When he didn’t get the required grades for university in Durham, he heard that Magee University College could lead him to Trinity College Dublin and a world of literature and theatre. Although civil unrest was simmering, Magee was an eye-opener for the tall Englishman who at the time was still able to move between Derry and Donegal with ease, enjoy parties in the Bogside, be arrested for jaywalking – but there was also the introduction to The Troubles.

Magee provided the beginnings of becoming a director and Trinity confirmed this through directing with the Trinity Players and his professional career was established with Theatre 1966.

In his book Memories of Development, Roland charts his course through turbulent years at the Abbey Theatre, returning to London to establish Green Fields and Far Away, a touring company that concentrated on Irish playwrights and involved many of the actor friends he had made in Ireland.

But the income didn’t cover the costs and the energetic company had to close its door in 1981.

“I felt I’d failed to establishing an Irish company permanently in the UK and of handling it on to the next generation.”

But Green Fields made it’s mark both in entertaining the public and giving employment to many actors.

“We may not have got an Oscar but the Irish Post’s award in 1981 for our work for the Irish community means more to me than Holywood glitz.”

So it was time to move on and an invitation to join the Lyric Theatre as artistic director brought him back to Belfast. I love his description of the founder of the theatre, Mary O’Malley, who he says ruled like a powerful potentate.

“She was a Catholic and a nationalist who had an obsession for the plays of Yeats who was called ‘Hail Mary Full of Yeats’. One production involved a revolve which was grand with Mary until she discovered it needed a motor but that required money so she insisted it would be pulled round manually by the stage crew.”

In 1977 he directed The Rise and Fall of Barney Kerrigan with an illustrious young cast: Stella McCusker, Des McAleer, Louis Rolston and newcomer, Liam Neeson.

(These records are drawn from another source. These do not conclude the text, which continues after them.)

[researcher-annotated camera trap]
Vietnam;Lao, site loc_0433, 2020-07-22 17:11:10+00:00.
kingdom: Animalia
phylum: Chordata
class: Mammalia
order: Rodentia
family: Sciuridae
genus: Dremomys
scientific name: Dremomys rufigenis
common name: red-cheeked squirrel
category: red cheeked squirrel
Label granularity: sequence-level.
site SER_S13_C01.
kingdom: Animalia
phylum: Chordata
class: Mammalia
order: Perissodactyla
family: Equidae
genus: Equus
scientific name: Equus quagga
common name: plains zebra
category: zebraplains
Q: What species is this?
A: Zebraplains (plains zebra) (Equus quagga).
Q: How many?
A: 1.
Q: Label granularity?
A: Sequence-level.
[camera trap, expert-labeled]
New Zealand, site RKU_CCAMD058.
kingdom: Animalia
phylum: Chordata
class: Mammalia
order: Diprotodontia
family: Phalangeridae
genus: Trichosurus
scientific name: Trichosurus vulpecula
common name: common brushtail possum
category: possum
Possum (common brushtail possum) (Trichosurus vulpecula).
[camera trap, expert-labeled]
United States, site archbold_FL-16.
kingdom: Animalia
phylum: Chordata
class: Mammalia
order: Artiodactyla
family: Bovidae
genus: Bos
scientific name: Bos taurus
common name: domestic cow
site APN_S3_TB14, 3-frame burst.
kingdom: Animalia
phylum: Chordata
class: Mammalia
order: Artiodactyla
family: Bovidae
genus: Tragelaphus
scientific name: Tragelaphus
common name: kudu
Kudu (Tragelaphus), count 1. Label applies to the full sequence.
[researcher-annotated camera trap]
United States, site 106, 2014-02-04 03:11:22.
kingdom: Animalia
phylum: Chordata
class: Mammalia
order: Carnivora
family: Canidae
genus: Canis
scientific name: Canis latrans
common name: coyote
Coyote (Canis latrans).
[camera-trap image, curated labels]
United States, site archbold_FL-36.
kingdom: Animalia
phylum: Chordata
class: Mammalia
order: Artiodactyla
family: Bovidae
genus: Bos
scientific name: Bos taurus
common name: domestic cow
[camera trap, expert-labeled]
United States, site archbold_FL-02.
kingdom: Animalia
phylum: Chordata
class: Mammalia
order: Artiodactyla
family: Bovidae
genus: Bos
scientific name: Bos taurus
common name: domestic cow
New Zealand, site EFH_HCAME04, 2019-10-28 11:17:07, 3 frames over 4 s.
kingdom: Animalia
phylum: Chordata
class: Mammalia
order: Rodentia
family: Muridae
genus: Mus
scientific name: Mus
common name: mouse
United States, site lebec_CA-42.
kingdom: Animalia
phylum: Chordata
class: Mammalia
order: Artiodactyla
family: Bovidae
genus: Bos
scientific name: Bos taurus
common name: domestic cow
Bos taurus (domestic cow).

“Although inexperienced, the Sunday News review spoke of his outstanding acting so it was somewhat prophetic that the opening music of the show was David Essex’s Gonna Be a Star!”

Reading about our local theatre and the actors Roland worked with is a great insight into those years when it was a struggle to survive – always the case, as he points out. The names conjure up memories – Michael Gormley, Sheila McGibbon, Birdy Sweeney, John Hewitt, Mark Mulholland all step out of the shadows to take a bow – and throughout the book are photographs of productions, black and white visions of a time past.

It makes this a valuable record of those days when entertainment brought some normality to the frighting years of violence and uncertainty as well as more recent productions and our best known actors of today.

But eventually Roland had to find new pastures and joined BBC Northern Ireland in the radio drama department where he developed the talents of writers like Marie Jones and Gary Mitchell and produced both plays and documentaries.

With his work in major Irish theatres and broadcasting organisations both north and south, he has combined the two disciplines, stage and studio, to provide a fascinating life story full of highlights which he records with humour and detail in his book.

More at


I am yet again caught up on an American TV drama, this time The Good Wife. This everyday story of lawyers and their clients is not quite The West Wing but compelling nonetheless.

But what’s this, a familiar face? The sly, scheming Glenn Childs is played by Titus Welliver – or is it a slightly older, sun-kissed James Nesbitt?